Excitement overload leaves little time for savoring the good stuff – with family, my husband or God. Surviving is not savoring. Morning grab-and-go-God-moments were standard fare for, well, ever, it seems like. The excitement is thinning out as my nest empties out.

After 32 years of mothering 5 boys, the daily is changing. The idea of getting up at 5 a.m. for an extra hour just about makes me shudder. I’d rather stay up until 1 a.m. to find the good stuff with God. But there’s been a change. One of those changes is an extra hour dropped into my daily. The grab and go is becoming sit and savor.

Not always, but more and more, I am learning how to fit into this more roomy morning hour.

This new, seemingly still hour has been refreshing to my soul.

Whether on my porch, or in a chair by the window, I settle into this quiet that feels like plain woven muslin. One of my sons recently finished the chronological bible in a year – and I thought I’d try it.

. . . . and the chaos of the daily seems held off, if just for 15, 30 or 60 minutes.

The chaos that’s held off? It’s held off by the one I invite into this space – who draws near to me because I draw near to him.

This still space in my daily has become a place of peace where I have room not to just realize contentment, but to allow this contentment to unfurl without it being crowded out.

He wraps this peace that feels like plain woven muslin close about me and gives me time . . . time to vintage the blessings he gives me daily, to sort out what he says to me in those blessings, to let the things of Him redeem my day before I’m in the midst of it, to thank him for all he’s done.

Sitting on the porch as the morning comes along – or by the window where I can see the garden, he wraps me in this peace and offers me a long, refreshing drink of his living water. This peace isn’t binding or restricting. It’s liberating yet protective, comforting yet stretching – like a plain woven muslin blanket.

When I invite him, he brings that peace with him that calms the seas,

that makes me think I can walk on water if he’s beside me,

he brings me the peace that withstands the I-don’t-have-enoughness-to-do-what-needs-doing:

like the wedding host who didn’t have enough wine,

the apostles who had nothing to eat but needed enough to feed 5,000,

or the widow who had only one jar of oil and no means for more –

He generously brings his peace, so much of it, that though I don’t have enough within me to be enough for the day  on my own – He does.  He doesn’t just provide more than enough, either. He has such an ever-lasting supply, that he overfills my soul – overfills it so much that it spills over into the space around me, into the people around me, and the chaos and excitement trying to creep upon me.

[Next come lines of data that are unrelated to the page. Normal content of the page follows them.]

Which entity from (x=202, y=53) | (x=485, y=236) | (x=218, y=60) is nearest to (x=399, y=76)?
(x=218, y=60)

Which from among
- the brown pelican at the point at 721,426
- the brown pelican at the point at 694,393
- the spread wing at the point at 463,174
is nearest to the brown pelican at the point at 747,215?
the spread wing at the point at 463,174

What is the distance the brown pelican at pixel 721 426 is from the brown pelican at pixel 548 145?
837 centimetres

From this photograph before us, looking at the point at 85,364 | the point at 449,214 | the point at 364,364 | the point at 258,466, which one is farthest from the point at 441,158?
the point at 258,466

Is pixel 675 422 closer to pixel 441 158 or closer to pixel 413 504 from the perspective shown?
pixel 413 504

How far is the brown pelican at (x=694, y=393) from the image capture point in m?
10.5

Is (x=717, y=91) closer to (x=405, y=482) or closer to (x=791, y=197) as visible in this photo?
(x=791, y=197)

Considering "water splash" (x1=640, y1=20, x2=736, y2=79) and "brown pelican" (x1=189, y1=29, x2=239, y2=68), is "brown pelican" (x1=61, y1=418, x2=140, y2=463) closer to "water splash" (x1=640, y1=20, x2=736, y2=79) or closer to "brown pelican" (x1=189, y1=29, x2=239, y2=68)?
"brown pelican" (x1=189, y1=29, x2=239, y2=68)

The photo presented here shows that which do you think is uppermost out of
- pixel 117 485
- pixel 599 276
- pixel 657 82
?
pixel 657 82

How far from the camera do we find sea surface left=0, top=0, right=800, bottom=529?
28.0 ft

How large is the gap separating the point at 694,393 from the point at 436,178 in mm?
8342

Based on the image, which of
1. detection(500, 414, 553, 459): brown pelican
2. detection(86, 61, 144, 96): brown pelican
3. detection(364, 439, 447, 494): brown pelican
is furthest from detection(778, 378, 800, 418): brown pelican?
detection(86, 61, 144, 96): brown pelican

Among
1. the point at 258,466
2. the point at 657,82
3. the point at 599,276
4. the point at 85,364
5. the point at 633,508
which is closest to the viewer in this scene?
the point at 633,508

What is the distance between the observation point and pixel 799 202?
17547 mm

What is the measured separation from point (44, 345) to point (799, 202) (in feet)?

Sometimes the only thing separating us from the Spring of Living Water are those doors either we have constructed or doors others have constructed. Either way, we find ourselves separated from what our souls need to survive. The only way to take down those doors separating us from those living waters Christ offers us is to ask him to remove those doors – and he will. Once we have drunk deeply of what he offers so freely, we need to make sure we neither rebuild walls to separate us from him again and that we, ourselves, don’t use doors to God’s Spring House to keep others out ~ Blue Cotton Memory

Oh, yes! There are changes at the blue cotton house, sweet, supposed-to-be changes. It’s a part of my boys growing up. It’s a part of my growing up, too, though I’ve been at it longer than my boys. They would say I was being silly. That I was already grown up. But you and I, we know we are still children to what God knows. Yet, when I invite God into the changes, He brings grace into them and redeems the change.

What changes are you experiencing? How are you sharing those changes with God?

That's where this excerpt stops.